Polipropilena yang berwarna-warni banyak dipakai dalam pembuatan permadani dan tatakan untuk digunakan di rumah.
 
            Militer AS pernah menggunakan polipropilena atau 'polypro' untuk membuat lapisan dasar cuaca dingin seperti kaos lengan panjang atau celana dalam yang panjang. (Saat ini, poliester menggantikan polipropilena dalam berbagai aplikasi di militer AS. Kaos dari polipropilena tidak mudah terbakar, tapi bisa meleleh yang berakibat pada bekas terbakar pada bagian baju yang terkena apapun jenis ledakan atau api.
 
            Tali yang terbuat dari polipropilena cukup ringan untuk mengapung  di air.Polipropilena digunakan pula sebagai pengganti polivinil klorida (PVC) sebagai insulasi untuk kabel listrik LSZH (Low Smoke Zero Halogen) dalam lingkungan ventilasi-rendah, terutama sekali terowongan.
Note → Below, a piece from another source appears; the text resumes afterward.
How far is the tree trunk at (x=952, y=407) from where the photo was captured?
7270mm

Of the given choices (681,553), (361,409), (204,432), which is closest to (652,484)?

Ini karena PP mengeluarkan sedikit asap serta halogen yang tak bertoksik, yang akan menghasilkan asam dalam kondisi suhu tinggi.
 
            PP jg digunakan dalam duia medis, yang paling umum adalah sebagai bahan pembuat benang jahit untuk operasi yang diberi nama Prolene, yang dibuat oleh Ethicon Inc. Selain itu Polipropilena telah digunakan dalam operasi memperbaiki hernia untuk melindungi tubuh dari hernia baru di lokasi yang sama. Tambalan kecil dari PP yang diletakkan di lokasi hernia, di bawah kulit, tidak menyebabkan rasa saki dan jarang ditolak oleh tubuh.
 
            Polipropilena sangat umum digunakan untuk pencetakan plastik dimana ia disuntikkan ke dalam cetakan dalam keadaan meleleh, membentuk berbagai bentuk yang kompleks pada volume yang tinggi dan biaya yang relatif rendah. Hasilnya bisa berupa tutup botol, botol, dll. Polipropilena juga  diproduksi dalam bentuk lembaran yang telah digunakan secara meluas untuk produksi stationary folder, pengemasan, dan kotak penyimpanan.
 
            Polipropilena dalam bentuk busa disebut juga Expanded Polypropylene (EPP). EPP mempunyai kekakuannya yang rendah sehingga mampu mempertahankan bentuknya sesudah mengalami benturan. Dengan sifat tersebut EPP digunakan secara luas dalam miniatur pesawat dan kendaraan yang dikontrol radio lainnya.